起床後からのめまい、悪心、嘔吐(72歳、男性)
DWIとFLAIR像とで延髄の右外側に高信号域を認める。
これよりWallenberg症候群であると診断。
Wallenberg症候群は後下小脳動脈,または椎骨動脈分枝の閉塞により起こり、
①病巣側の小脳失調
②病巣側顔面の温痛覚障害+健側半身(首から下)の温痛覚障害
③障害側のHorner症候群(縮瞳,眼裂狭小,眼球陥凹,障害側顔面の無汗)
④回転性めまい,悪心・嘔吐
健側に起こるのは首から下の温痛覚障害のみ。
嚥下障害や味覚障害を認めることもあるが、錐体路や内側毛帯は内側を通過するため、手足の麻痺や深部感覚障害は生じない。

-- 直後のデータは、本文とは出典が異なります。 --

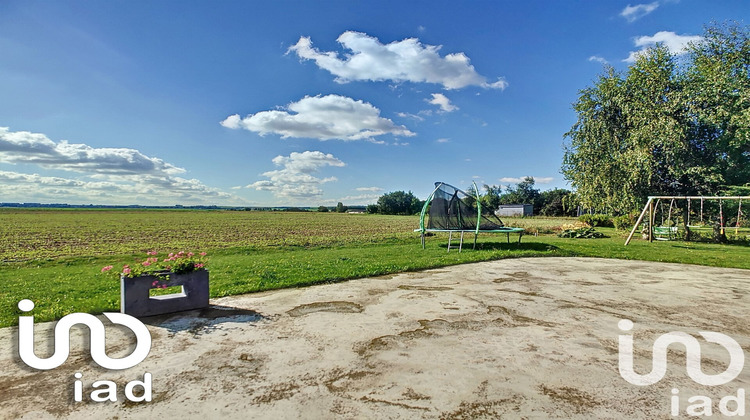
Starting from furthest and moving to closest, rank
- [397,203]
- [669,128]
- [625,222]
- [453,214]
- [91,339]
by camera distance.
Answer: [397,203] → [625,222] → [669,128] → [453,214] → [91,339]

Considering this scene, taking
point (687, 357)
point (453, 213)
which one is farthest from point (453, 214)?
point (687, 357)

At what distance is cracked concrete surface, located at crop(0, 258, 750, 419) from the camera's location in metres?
2.64

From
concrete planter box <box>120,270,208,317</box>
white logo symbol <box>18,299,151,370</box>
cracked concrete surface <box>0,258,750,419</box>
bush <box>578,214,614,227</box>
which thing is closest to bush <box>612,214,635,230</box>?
bush <box>578,214,614,227</box>

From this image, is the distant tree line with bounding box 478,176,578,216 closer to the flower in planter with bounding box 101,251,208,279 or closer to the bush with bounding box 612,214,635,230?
the bush with bounding box 612,214,635,230

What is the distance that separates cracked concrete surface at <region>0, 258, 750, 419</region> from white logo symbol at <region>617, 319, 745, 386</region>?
0.23ft

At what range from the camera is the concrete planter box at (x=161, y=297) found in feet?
15.5

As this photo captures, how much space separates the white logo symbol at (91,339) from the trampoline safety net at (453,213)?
10.8m

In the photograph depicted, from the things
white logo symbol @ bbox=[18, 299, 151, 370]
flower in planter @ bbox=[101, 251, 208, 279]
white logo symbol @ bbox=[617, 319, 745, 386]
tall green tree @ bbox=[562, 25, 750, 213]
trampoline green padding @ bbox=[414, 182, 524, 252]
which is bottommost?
white logo symbol @ bbox=[18, 299, 151, 370]

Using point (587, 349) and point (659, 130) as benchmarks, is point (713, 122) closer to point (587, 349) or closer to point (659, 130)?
point (659, 130)

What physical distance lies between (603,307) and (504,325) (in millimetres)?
2080

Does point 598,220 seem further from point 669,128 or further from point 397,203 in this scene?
point 397,203

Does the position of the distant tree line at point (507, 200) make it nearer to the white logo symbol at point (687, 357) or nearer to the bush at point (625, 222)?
the bush at point (625, 222)

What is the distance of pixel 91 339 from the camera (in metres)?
4.05

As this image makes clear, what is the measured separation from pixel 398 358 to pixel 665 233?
20.7 m
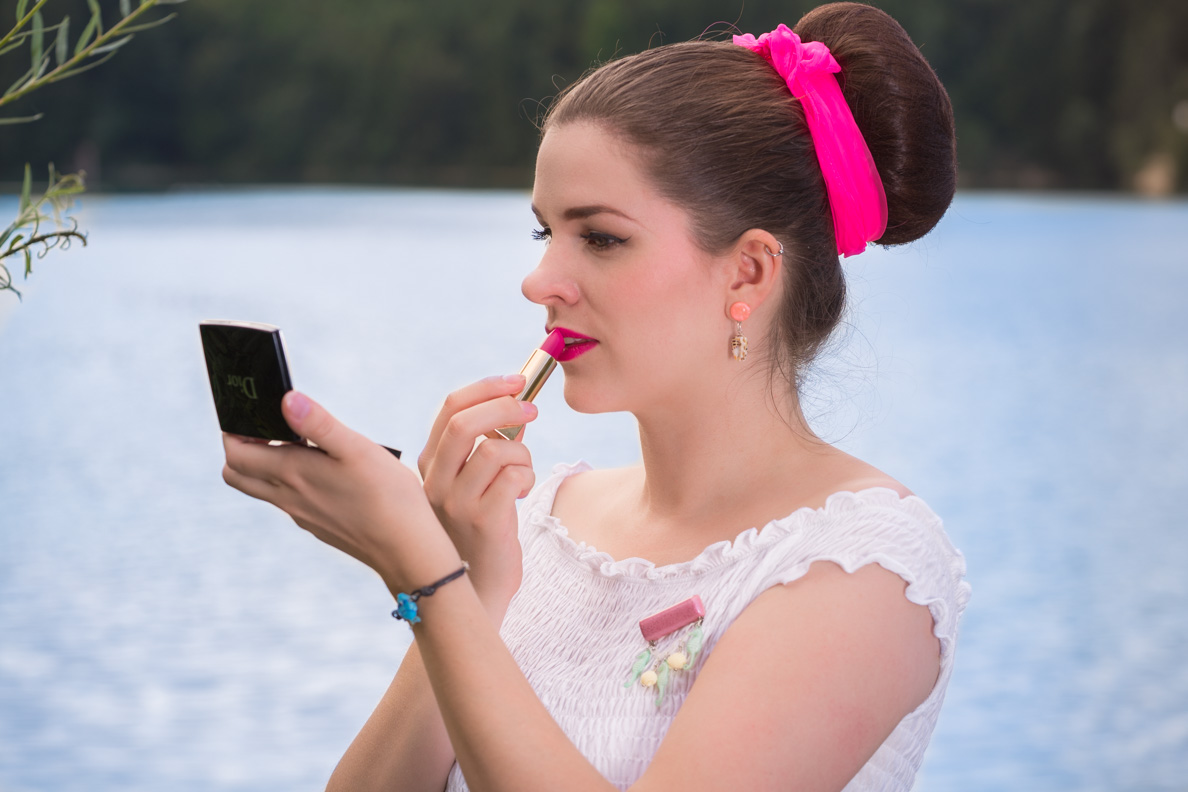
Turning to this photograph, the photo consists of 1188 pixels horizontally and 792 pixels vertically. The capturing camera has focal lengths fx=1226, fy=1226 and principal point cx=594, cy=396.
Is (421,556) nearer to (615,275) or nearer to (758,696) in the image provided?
(758,696)

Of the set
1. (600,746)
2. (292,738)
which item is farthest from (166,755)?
(600,746)

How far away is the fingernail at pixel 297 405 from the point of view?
885 mm

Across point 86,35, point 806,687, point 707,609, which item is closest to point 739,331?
point 707,609

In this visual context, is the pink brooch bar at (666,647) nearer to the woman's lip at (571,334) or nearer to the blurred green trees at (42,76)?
the woman's lip at (571,334)

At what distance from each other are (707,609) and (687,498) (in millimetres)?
194

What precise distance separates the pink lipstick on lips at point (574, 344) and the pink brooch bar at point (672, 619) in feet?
0.90

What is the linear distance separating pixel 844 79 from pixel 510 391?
537 mm

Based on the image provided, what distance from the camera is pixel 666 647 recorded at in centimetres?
120

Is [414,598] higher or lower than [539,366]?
lower

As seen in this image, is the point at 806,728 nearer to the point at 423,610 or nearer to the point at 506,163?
the point at 423,610

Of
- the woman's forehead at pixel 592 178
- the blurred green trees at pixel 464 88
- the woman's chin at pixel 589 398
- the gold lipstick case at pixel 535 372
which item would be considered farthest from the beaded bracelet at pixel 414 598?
the blurred green trees at pixel 464 88

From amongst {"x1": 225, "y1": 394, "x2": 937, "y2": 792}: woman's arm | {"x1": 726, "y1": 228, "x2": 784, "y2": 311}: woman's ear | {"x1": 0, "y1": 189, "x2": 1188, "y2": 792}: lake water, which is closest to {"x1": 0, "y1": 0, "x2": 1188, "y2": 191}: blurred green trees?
{"x1": 0, "y1": 189, "x2": 1188, "y2": 792}: lake water

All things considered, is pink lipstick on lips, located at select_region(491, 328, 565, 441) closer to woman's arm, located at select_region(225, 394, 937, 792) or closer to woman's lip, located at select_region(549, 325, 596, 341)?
woman's lip, located at select_region(549, 325, 596, 341)

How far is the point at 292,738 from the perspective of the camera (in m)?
3.82
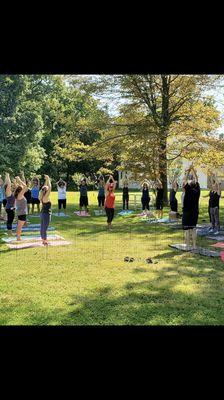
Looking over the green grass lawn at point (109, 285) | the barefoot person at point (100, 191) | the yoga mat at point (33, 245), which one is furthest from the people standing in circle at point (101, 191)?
the yoga mat at point (33, 245)

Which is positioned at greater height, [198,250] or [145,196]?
[145,196]

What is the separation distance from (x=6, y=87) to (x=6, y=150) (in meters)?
1.15

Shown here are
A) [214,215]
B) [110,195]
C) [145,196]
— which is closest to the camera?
[214,215]

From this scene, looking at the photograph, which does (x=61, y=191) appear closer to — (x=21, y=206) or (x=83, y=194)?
(x=83, y=194)

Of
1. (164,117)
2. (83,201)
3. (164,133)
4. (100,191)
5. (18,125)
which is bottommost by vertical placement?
(83,201)

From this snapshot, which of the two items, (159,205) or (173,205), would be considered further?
(159,205)

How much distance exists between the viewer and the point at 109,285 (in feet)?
15.9

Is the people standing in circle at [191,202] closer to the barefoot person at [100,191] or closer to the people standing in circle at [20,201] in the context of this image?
the people standing in circle at [20,201]

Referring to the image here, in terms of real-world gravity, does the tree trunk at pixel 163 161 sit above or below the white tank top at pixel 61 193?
above

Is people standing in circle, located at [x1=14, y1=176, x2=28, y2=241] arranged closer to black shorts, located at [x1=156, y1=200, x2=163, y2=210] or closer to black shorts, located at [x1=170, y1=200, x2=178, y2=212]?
black shorts, located at [x1=170, y1=200, x2=178, y2=212]

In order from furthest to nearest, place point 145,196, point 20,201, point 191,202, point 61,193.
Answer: point 145,196 → point 61,193 → point 20,201 → point 191,202

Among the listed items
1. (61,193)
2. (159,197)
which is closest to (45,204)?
(61,193)

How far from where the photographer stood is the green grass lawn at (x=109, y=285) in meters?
3.88
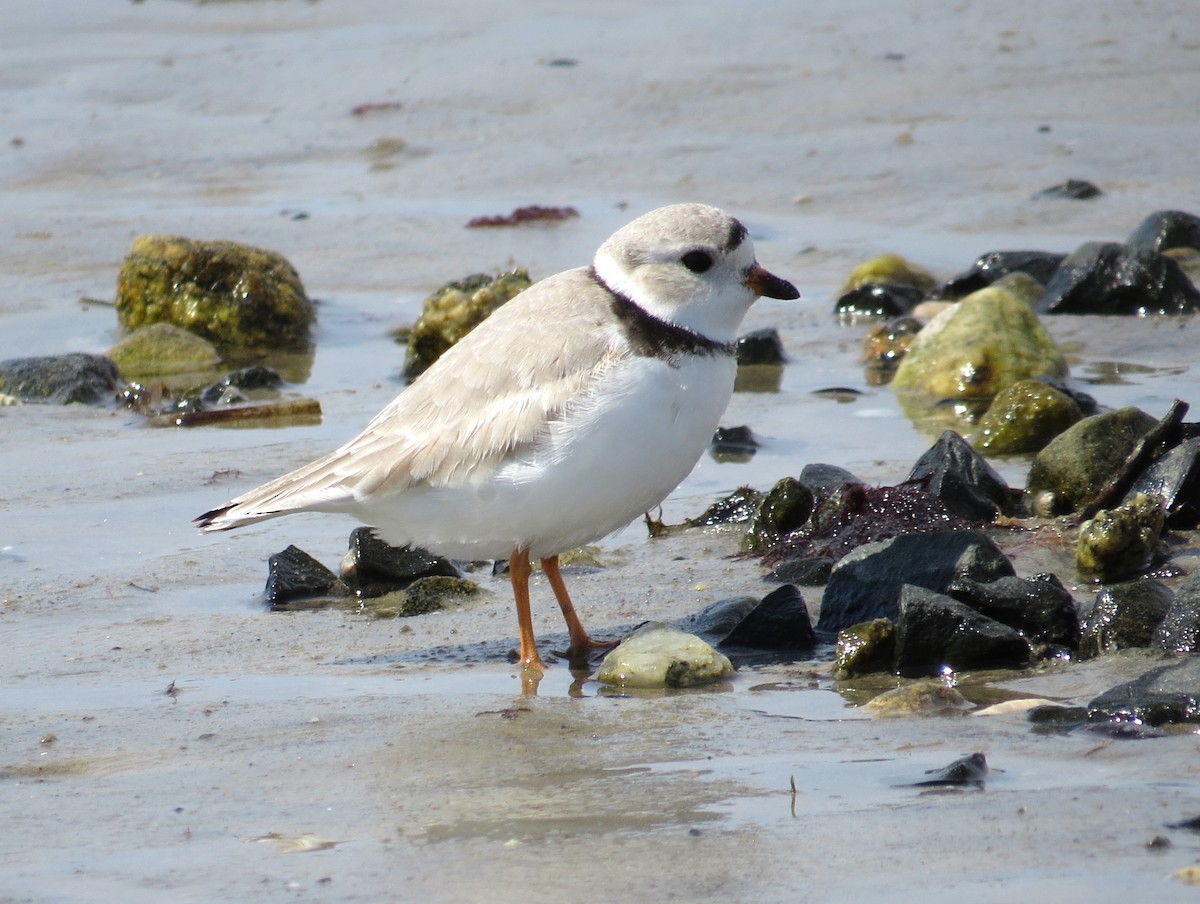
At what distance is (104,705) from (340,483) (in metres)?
1.12

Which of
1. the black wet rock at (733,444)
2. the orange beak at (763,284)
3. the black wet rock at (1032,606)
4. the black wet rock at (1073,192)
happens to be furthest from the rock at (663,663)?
the black wet rock at (1073,192)

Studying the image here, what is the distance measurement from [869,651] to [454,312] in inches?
175

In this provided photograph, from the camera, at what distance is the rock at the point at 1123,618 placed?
15.5 feet

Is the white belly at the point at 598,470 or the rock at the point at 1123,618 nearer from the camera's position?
the rock at the point at 1123,618

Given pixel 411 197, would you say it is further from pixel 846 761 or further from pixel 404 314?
pixel 846 761

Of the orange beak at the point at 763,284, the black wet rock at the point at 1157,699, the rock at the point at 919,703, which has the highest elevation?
the orange beak at the point at 763,284

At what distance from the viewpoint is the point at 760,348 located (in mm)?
8898

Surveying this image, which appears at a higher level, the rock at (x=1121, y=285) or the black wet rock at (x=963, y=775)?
the rock at (x=1121, y=285)

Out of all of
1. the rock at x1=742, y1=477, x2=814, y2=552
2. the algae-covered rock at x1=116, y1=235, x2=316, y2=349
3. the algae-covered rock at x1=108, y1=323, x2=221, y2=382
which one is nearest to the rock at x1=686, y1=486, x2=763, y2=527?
the rock at x1=742, y1=477, x2=814, y2=552

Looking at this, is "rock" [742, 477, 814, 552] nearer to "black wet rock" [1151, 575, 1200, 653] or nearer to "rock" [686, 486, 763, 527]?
"rock" [686, 486, 763, 527]

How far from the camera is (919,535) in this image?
533cm

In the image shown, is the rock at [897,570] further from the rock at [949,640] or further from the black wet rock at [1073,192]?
the black wet rock at [1073,192]

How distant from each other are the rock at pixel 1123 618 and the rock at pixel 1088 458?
51.0 inches

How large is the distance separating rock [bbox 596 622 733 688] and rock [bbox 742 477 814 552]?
1191mm
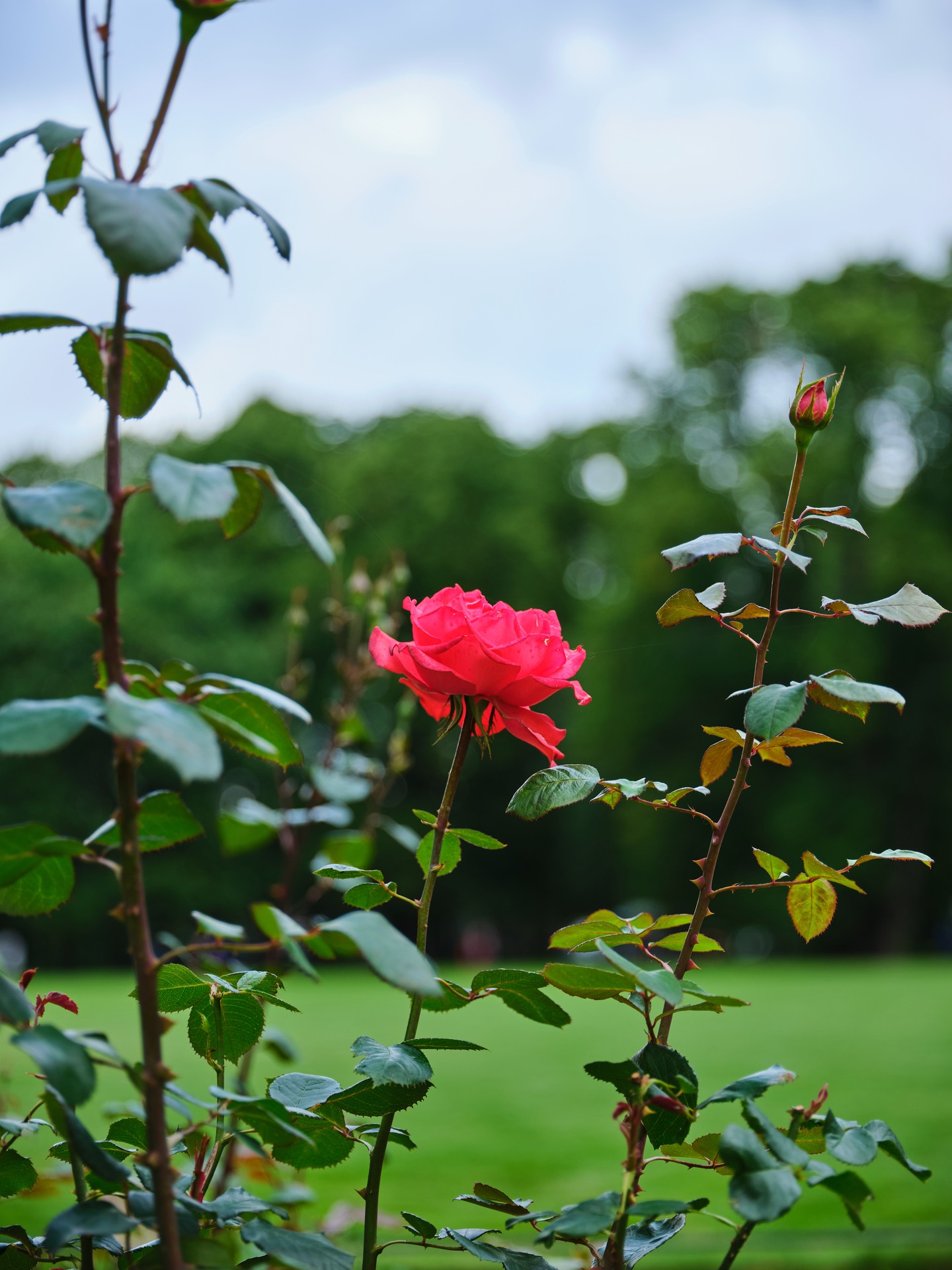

延髄内側が障害されるのはDejerine症候群と呼ばれる。
椎骨動脈系の血管障害ではアテローム血栓性だけでなく塞栓性も多く、特に若年者のWallenberg症候群ではしばしば動脈解離が原因となるため注意が必要である。
参考文献
1) 鈴木重明,田中耕太郎:【ベッドサイドの神経診断】病巣部位診断の原則 延髄.Clinical Neuroscience 21:326-328, 2003.